The debt/equity ratio measures how much of the company is financed by its debt
holders compared with its owners. Assuming everything else is identical, thatta
Cement Company is having lower debt/equity ratio and its shooing its less risky.
Debt ratio is similar to debt-to-equity ratio which shows the same proportion but
in different way. It indicates the proportion of a company's debt to its total assets.

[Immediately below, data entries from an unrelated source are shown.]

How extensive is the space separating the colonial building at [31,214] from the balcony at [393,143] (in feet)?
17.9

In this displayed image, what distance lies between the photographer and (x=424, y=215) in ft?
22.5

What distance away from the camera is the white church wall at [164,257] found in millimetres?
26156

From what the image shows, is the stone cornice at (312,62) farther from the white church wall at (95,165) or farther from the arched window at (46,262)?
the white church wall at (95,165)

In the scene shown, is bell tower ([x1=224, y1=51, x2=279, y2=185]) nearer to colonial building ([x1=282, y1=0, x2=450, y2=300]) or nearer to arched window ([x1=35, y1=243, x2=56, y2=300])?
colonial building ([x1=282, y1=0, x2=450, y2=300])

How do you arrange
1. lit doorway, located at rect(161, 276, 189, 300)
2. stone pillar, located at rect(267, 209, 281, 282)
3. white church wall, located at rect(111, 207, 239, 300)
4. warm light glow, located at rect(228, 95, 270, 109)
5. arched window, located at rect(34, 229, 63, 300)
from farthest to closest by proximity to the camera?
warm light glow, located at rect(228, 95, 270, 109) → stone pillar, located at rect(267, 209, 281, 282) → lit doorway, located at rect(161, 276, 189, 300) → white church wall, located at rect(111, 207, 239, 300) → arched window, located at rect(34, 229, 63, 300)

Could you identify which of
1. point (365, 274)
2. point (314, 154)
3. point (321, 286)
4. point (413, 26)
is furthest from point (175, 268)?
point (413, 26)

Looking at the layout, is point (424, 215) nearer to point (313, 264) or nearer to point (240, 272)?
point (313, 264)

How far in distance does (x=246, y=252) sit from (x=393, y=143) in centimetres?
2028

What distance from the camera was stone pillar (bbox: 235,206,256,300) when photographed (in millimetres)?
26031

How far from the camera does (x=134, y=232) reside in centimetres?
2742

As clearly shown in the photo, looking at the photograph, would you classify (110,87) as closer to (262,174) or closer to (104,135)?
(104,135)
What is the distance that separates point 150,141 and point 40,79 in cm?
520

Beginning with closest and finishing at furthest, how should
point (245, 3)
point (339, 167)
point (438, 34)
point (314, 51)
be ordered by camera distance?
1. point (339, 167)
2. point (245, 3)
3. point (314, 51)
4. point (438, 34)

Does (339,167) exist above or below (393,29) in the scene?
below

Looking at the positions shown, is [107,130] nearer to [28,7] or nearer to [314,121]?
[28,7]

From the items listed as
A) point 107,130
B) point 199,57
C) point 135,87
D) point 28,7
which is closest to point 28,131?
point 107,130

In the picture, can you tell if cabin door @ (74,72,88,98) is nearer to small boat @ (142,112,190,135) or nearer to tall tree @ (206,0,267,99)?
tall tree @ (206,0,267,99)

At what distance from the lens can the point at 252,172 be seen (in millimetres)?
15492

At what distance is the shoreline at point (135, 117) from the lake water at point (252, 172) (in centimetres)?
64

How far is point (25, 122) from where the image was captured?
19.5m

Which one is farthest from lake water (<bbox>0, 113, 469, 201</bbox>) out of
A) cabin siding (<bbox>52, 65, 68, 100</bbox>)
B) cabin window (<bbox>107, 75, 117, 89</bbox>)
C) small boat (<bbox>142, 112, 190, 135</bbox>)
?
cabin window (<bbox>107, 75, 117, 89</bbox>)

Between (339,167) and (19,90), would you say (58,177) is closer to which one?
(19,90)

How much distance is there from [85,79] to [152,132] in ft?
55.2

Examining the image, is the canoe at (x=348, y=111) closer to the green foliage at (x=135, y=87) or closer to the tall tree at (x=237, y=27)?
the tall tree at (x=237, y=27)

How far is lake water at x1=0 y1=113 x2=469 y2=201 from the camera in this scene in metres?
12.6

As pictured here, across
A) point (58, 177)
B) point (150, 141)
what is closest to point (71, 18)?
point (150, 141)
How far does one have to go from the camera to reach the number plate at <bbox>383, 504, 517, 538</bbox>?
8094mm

A low debt ratio of thatta Cement Company indicates conservative financing with
an opportunity to borrow in the future at no significant risk.

Market Value
2013 2012
P/E Ratio 67.16018535 -227.2414657
Earnings per share 0.148897743 -0.044006053
Book value per share 1.109846658 0.960948915

P/E Ratio:
As such, high P/E Ratios are associated with growth stocks. The P/E Ratio also
indicates how expensive a particular stock is. Its showing the companys
performance from negativity to positivity from the above table.
Book Value Per Share:
This ratio represents the equity of the firm on a per share basis and is sometimes
used as a benchmark for comparison with the market price per share. The focus is
on how close market value is to book value. Thus book value is viewed as a
conservative estimate of the firms value.
Earnings Per Share (EPS):
Investors would like to know how much profit is generated by each share they hold
and EPS provides this valuable information. Thatta Cement Company is showing
high profits and is naturally showing attractive EPS.